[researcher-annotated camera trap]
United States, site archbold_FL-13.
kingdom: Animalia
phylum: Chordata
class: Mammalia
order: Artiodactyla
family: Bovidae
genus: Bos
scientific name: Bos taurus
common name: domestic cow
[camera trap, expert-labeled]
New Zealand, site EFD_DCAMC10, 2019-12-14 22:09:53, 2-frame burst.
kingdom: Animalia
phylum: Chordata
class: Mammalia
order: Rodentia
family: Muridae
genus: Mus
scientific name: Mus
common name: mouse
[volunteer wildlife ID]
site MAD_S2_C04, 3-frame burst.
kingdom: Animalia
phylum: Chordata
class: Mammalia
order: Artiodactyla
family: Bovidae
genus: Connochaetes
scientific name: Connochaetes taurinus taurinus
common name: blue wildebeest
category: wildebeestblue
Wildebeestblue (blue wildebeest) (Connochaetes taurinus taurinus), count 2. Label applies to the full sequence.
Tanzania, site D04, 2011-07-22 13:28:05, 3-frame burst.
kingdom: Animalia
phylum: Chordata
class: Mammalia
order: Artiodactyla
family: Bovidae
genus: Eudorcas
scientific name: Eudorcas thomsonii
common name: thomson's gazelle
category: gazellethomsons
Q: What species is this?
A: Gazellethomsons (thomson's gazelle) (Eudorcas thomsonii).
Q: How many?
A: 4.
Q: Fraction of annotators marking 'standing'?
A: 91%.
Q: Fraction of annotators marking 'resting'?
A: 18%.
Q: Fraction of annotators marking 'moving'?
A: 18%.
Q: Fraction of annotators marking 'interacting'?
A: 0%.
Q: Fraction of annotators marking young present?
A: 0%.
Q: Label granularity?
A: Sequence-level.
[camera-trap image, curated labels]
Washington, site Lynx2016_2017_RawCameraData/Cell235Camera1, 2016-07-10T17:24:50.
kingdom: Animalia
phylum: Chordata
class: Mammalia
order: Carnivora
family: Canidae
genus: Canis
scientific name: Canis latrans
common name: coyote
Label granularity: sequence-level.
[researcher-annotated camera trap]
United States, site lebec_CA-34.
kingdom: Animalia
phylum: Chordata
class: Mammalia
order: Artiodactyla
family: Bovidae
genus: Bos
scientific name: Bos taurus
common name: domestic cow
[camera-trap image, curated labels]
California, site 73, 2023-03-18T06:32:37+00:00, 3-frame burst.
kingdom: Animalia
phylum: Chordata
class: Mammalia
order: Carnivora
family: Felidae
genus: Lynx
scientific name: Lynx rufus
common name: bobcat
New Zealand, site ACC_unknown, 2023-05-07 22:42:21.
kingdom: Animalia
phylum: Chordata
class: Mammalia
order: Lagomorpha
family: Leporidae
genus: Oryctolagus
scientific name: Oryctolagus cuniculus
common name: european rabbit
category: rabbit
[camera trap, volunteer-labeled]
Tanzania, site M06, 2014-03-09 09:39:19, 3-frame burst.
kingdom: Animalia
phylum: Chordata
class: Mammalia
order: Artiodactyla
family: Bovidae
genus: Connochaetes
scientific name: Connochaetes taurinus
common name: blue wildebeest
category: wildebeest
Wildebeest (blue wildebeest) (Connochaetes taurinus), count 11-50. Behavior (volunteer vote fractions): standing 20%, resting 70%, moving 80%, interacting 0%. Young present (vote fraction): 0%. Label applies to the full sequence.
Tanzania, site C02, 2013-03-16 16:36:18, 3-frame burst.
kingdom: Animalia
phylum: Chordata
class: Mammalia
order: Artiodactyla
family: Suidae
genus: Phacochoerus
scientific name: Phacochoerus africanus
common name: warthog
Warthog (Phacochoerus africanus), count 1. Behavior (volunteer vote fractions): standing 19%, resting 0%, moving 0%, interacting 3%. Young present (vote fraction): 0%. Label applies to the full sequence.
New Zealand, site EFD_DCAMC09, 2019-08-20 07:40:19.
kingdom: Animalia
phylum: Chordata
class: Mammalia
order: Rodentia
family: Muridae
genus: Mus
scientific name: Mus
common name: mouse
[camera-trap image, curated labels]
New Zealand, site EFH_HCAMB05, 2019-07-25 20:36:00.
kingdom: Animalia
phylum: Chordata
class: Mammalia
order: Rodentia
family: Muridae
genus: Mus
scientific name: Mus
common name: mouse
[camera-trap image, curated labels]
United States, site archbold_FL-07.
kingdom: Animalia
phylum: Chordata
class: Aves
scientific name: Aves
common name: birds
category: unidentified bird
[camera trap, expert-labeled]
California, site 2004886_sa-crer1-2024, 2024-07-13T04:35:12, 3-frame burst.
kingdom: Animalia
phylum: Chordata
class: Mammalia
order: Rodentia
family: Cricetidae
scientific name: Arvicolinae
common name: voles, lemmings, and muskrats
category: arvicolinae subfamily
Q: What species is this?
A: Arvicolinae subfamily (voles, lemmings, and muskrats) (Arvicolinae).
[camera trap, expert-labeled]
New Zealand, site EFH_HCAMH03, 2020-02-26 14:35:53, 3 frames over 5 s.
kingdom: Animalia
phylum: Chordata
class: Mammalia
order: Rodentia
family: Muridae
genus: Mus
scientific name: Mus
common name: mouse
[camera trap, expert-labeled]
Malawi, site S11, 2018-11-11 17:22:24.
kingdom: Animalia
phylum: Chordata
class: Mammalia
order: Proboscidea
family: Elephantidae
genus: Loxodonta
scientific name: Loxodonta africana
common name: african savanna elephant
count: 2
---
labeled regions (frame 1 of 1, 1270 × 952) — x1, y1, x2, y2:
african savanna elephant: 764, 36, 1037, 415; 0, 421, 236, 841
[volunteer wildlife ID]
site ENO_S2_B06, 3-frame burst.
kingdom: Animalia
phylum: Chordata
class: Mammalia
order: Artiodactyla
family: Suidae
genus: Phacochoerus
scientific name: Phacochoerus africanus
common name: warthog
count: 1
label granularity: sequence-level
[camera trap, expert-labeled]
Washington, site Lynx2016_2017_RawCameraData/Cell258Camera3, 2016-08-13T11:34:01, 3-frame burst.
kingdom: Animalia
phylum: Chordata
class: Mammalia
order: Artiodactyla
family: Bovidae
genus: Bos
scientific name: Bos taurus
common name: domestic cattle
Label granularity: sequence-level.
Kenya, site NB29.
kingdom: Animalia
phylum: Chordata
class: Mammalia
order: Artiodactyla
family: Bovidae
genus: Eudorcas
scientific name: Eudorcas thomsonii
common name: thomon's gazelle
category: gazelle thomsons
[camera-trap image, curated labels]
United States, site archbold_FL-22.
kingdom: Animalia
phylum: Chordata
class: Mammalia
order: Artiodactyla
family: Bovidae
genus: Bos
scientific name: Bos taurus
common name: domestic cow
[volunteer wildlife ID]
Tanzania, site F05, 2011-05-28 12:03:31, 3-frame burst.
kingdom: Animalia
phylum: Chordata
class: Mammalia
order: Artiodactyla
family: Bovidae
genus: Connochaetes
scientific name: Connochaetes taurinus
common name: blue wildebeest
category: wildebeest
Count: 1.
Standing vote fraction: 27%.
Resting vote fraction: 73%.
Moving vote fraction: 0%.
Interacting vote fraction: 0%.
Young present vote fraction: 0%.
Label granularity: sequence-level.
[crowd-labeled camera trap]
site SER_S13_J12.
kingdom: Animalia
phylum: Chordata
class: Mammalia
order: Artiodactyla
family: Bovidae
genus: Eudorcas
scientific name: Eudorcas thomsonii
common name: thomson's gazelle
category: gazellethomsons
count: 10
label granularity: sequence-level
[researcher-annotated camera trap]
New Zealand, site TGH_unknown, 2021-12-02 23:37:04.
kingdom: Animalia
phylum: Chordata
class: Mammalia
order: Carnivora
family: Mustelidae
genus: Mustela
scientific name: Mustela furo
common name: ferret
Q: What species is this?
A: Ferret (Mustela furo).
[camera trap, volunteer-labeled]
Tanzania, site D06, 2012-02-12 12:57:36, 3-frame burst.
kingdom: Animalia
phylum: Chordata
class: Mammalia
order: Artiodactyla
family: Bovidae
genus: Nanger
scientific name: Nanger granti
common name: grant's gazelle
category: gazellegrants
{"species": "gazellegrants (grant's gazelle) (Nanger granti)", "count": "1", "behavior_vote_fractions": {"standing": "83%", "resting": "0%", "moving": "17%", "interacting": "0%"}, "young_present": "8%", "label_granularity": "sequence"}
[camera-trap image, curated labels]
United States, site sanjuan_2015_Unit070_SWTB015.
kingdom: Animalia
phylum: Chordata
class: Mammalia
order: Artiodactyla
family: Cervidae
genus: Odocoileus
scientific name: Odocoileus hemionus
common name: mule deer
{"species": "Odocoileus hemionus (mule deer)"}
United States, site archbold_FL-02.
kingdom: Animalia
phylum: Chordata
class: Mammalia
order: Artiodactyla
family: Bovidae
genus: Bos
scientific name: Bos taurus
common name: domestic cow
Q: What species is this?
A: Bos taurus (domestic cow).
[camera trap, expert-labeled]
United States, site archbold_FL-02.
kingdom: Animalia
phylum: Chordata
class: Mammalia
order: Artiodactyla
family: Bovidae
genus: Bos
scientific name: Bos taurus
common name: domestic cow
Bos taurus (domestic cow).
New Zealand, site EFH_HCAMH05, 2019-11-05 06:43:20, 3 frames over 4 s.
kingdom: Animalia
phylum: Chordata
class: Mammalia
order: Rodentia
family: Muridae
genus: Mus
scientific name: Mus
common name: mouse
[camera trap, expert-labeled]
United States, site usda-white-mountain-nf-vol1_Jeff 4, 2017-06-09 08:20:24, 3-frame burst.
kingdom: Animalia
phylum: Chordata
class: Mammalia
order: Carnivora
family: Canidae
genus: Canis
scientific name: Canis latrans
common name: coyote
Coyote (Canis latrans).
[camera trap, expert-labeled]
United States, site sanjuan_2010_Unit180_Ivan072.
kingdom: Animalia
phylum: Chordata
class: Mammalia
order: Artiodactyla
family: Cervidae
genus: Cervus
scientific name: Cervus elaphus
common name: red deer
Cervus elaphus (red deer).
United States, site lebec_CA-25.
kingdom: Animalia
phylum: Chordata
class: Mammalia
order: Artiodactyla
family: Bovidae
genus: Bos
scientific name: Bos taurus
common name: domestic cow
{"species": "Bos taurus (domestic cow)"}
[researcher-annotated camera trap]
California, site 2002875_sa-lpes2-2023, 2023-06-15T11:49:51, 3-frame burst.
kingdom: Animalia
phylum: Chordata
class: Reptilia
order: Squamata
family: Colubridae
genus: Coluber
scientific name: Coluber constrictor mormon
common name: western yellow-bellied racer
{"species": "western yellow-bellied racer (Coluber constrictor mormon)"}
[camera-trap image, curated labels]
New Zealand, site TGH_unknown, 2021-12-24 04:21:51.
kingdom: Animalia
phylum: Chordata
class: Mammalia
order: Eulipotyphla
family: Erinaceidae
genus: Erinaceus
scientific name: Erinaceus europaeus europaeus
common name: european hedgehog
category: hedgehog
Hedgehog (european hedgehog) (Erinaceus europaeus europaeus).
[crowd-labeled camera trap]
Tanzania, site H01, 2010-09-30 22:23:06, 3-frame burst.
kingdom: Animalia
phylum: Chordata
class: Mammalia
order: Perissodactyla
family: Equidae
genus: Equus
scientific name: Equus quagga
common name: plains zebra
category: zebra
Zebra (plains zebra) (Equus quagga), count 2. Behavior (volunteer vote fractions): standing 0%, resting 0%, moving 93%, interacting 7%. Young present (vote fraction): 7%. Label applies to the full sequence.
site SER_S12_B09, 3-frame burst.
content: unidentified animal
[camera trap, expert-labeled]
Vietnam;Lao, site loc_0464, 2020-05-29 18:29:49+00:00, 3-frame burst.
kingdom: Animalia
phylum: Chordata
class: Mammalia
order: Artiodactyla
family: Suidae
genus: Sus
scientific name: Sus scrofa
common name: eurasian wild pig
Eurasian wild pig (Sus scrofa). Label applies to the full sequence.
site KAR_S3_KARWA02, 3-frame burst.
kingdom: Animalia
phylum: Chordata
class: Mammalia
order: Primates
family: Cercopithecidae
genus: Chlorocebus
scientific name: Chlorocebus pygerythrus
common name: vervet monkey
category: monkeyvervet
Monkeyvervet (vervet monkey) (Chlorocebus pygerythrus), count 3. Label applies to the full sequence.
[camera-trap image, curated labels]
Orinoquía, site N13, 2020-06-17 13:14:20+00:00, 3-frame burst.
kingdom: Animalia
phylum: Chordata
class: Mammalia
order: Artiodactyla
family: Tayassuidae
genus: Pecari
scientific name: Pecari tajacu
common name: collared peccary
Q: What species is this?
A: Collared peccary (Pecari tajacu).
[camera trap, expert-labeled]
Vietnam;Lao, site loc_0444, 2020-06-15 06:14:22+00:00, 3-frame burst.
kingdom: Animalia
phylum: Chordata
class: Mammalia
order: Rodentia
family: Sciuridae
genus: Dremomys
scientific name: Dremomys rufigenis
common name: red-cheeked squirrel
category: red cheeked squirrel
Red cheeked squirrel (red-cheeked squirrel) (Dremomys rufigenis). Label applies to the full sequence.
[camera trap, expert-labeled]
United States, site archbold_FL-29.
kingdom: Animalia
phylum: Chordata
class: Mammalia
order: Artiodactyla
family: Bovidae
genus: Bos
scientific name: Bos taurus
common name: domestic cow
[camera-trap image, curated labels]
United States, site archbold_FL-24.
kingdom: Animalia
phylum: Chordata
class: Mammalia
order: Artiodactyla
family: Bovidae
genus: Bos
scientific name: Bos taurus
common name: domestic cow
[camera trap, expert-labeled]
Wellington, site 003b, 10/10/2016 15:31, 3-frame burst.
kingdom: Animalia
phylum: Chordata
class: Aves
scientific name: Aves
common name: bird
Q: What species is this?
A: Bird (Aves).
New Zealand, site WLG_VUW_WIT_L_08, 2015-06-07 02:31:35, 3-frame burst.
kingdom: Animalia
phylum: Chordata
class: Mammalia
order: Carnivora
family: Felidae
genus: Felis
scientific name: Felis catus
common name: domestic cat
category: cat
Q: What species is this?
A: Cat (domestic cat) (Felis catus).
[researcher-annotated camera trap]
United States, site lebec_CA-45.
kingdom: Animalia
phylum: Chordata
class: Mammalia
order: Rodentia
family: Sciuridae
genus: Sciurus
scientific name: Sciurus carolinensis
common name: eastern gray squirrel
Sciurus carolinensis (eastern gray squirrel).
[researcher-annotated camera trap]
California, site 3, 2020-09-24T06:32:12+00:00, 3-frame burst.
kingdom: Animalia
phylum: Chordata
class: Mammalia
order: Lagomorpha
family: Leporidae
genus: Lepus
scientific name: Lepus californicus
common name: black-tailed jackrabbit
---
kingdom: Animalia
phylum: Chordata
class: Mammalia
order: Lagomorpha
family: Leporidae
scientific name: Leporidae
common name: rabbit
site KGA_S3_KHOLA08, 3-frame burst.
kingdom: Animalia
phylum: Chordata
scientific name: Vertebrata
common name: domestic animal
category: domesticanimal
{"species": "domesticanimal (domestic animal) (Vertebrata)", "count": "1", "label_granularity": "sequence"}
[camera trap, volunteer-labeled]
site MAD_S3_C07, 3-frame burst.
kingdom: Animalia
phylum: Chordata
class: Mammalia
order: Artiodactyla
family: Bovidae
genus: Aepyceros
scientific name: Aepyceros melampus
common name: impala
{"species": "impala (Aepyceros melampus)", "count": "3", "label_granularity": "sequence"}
####################
Your task - Search the entries above for the string "Zealand", and report each line where it occurs.

Task output -
New Zealand, site EFD_DCAMC10, 2019-12-14 22:09:53, 2-frame burst.
New Zealand, site ACC_unknown, 2023-05-07 22:42:21.
New Zealand, site EFD_DCAMC09, 2019-08-20 07:40:19.
New Zealand, site EFH_HCAMB05, 2019-07-25 20:36:00.
New Zealand, site EFH_HCAMH03, 2020-02-26 14:35:53, 3 frames over 5 s.
New Zealand, site TGH_unknown, 2021-12-02 23:37:04.
New Zealand, site EFH_HCAMH05, 2019-11-05 06:43:20, 3 frames over 4 s.
New Zealand, site TGH_unknown, 2021-12-24 04:21:51.
New Zealand, site WLG_VUW_WIT_L_08, 2015-06-07 02:31:35, 3-frame burst.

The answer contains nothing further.